Yes mine are similar to these, only think worries me is the fat content, but i cook on the foreman grill so hopefully reduces it allot.


----------



## monkeybiker (Jul 21, 2010)

killah said:


> Yes mine are similar to these, only think worries me is the fat content, but i cook on the foreman grill so hopefully reduces it allot.


I cook mine on a George Foreman grill too just because it is so easy, the thing was designed to do burgers on.


----------



## vduboli (Apr 1, 2011)

killah said:


> Is this as good as eating stake, got some real tasty ones just wondered if they good or bad for clean bulking.


I wouldn't eat stakes if I were you...unless you like swallowing wood that is...


----------



## RiZzah (Aug 22, 2011)

> I wouldn't eat stakes if I were you...unless you like swallowing wood that is...


Keeps the Vamp's away though, and lets be honest, Robert Pattinson is a proper Douche..
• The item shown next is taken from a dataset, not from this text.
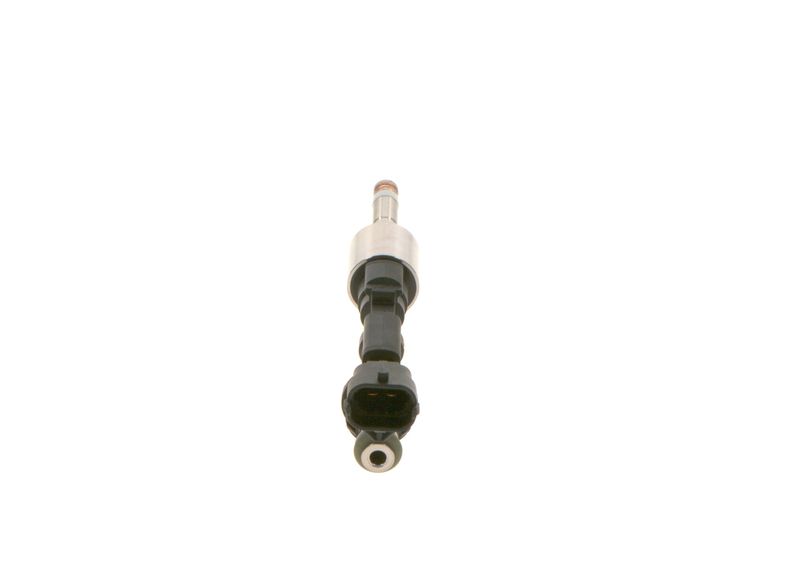 Bosch 0261500394 Injector - 2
Oh Hai btw.. first post xD


----------



## smithy26 (Sep 8, 2006)

monkeybiker said:


> I like to get the angus burgers from tesco, from there website it says:
> 
> Tesco Aberdeen Angus Beef Burger Nutrition
> 
> ...


thats my cheat meal ......with cheesy colsaw too


----------



## Driven Sports (Jul 15, 2011)

You could always buy lean mince and press your own.


----------



## Andrewgenic (Jul 5, 2010)

I always make my own from lean steak mince, that way you know exactly what goes in and you can make them loads tastier than shop bought efforts


----------



## hackskii (Jul 27, 2003)

I don't mind some fat on my burger, tastes better anyway.

Why would anyone buy low fat cheese? :lol:


----------